Kunjungan tersebut dilakukan dalam rangka pengawasan dan evaluasi program ketahanan pangan nasional. Aceh Besar sebagai salah satu lumbung pangan di Provinsi Aceh dinilai memiliki potensi besar dalam menyokong ketersediaan pangan, khususnya beras.
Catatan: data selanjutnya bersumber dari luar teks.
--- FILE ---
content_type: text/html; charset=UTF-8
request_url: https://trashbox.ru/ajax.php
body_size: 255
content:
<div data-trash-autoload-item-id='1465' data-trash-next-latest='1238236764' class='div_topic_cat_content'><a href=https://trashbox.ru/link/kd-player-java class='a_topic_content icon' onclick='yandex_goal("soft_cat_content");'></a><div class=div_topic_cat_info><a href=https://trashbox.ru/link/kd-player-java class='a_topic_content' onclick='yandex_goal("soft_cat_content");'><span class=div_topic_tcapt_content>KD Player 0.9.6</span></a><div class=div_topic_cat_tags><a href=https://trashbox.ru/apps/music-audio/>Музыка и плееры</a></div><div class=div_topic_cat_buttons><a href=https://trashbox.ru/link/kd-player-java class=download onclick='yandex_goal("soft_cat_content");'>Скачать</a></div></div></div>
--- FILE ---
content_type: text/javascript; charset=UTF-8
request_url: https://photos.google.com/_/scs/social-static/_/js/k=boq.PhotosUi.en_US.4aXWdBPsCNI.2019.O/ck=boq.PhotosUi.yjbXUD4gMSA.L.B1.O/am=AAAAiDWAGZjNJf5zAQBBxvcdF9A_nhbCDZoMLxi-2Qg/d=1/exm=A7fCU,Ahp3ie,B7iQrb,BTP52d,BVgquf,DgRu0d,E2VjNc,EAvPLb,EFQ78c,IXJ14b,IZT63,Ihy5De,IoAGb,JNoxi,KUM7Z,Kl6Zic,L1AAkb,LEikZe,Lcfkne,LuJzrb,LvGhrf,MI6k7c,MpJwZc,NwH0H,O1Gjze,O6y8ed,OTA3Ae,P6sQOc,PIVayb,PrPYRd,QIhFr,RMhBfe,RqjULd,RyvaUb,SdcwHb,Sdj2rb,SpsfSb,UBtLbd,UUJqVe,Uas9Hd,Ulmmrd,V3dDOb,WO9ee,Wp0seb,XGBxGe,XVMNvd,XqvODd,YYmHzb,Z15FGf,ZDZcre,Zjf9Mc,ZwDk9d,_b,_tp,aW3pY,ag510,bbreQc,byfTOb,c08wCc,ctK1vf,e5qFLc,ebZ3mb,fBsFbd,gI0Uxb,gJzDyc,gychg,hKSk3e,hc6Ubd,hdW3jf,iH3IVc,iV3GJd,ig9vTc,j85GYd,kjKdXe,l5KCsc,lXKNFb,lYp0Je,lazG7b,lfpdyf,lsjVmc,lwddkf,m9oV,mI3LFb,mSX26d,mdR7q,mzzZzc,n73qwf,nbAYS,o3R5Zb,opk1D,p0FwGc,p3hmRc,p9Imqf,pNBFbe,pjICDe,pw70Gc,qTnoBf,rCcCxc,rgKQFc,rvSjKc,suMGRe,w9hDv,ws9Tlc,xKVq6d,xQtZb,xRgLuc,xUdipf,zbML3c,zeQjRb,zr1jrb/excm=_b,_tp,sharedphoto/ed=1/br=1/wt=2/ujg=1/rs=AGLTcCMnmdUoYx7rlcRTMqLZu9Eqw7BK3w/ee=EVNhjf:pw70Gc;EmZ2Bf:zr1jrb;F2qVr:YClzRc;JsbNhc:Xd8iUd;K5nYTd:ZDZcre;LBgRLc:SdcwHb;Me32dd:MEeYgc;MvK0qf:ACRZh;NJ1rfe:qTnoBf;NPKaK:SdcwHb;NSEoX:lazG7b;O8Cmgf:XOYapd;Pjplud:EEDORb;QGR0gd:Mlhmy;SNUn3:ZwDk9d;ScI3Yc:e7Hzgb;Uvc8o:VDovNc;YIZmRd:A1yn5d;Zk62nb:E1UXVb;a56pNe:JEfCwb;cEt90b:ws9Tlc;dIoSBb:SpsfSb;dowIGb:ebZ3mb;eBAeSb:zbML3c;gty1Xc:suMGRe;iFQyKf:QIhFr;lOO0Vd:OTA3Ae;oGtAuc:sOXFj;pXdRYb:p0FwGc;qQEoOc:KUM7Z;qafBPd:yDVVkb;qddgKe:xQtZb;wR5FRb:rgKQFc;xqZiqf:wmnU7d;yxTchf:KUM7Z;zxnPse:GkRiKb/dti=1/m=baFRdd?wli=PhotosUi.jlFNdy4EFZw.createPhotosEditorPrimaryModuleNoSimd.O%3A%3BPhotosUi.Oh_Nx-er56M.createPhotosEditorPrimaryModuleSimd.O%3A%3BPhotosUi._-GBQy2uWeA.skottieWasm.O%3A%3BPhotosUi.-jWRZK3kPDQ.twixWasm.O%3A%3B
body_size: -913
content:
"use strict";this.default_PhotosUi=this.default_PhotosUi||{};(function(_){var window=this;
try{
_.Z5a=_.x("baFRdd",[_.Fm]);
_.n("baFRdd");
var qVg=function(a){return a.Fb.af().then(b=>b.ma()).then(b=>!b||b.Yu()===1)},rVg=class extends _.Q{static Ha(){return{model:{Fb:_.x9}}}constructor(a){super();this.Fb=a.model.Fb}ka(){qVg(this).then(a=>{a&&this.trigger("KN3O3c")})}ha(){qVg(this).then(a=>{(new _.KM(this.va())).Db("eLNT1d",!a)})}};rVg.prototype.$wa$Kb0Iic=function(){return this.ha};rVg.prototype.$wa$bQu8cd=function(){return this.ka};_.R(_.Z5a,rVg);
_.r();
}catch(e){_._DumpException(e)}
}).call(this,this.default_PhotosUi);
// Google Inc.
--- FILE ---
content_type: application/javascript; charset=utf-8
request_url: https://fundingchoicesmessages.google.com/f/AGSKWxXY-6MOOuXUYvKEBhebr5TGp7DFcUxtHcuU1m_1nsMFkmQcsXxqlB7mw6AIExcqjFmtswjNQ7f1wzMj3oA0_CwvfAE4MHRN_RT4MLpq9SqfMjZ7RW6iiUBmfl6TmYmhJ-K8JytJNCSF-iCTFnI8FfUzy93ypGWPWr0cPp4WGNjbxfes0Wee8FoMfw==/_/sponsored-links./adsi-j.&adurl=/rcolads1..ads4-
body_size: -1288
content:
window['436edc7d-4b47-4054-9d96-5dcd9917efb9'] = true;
Namun, Bupati mengakui bahwa masih banyak tantangan yang dihadapi daerahnya, terutama dalam hal infrastruktur pertanian dan distribusi hasil panen. “Produksi petani kami cukup bagus, tetapi tantangan utama adalah penyerapan hasil tani dan akses pasar yang masih terbatas. Kami berharap ke depan ada dukungan yang lebih besar agar hasil tani bisa diserap maksimal dan masyarakat mendapatkan pangan berkualitas dengan harga terjangkau,” ungkapnya.
Dalam pertemuan dengan Komisi IV, Pemkab Aceh Besar juga membahas upaya strategis dalam memperkuat cadangan pangan daerah dan pemberdayaan petani lokal. Menurut Muharram, peningkatan kapasitas petani dan distribusi hasil tani yang efisien menjadi kunci dalam mendukung ketahanan pangan berkelanjutan.
Sementara itu, Ketua Komisi IV DPR RI, Titiek Soeharto, dalam kunjungannya ke Gudang Bulog Aceh di Gampong Siron, Kecamatan Ingin Jaya, menyampaikan bahwa kunjungan ini bertujuan untuk melihat langsung kondisi distribusi dan ketersediaan stok pangan, khususnya beras. Ia juga ingin memastikan bahwa program bantuan pangan dari pemerintah dapat berjalan efektif dan tepat sasaran.
“Kami ingin memastikan bahwa beras tersedia dalam jumlah cukup, kualitasnya terjaga dengan baik, dan program bantuan pangan menjangkau masyarakat yang benar-benar membutuhkan. Ini penting agar masyarakat tidak mengalami kesulitan di tengah fluktuasi ekonomi,” jelas Titiek Soeharto.
Ia juga menekankan pentingnya kolaborasi antara pemerintah pusat, daerah, dan instansi terkait dalam menjaga stabilitas pangan nasional. “Ketahanan pangan adalah isu strategis nasional. Aceh Besar punya peran penting dalam menjaga pasokan beras. Oleh karena itu, koordinasi harus diperkuat agar distribusi dan penyerapan hasil panen berjalan optimal,” tegasnya.
Kunjungan Komisi IV DPR RI ini diharapkan mampu mendorong langkah nyata dalam memperkuat sektor pangan di Aceh Besar serta meningkatkan kesejahteraan para petani lokal.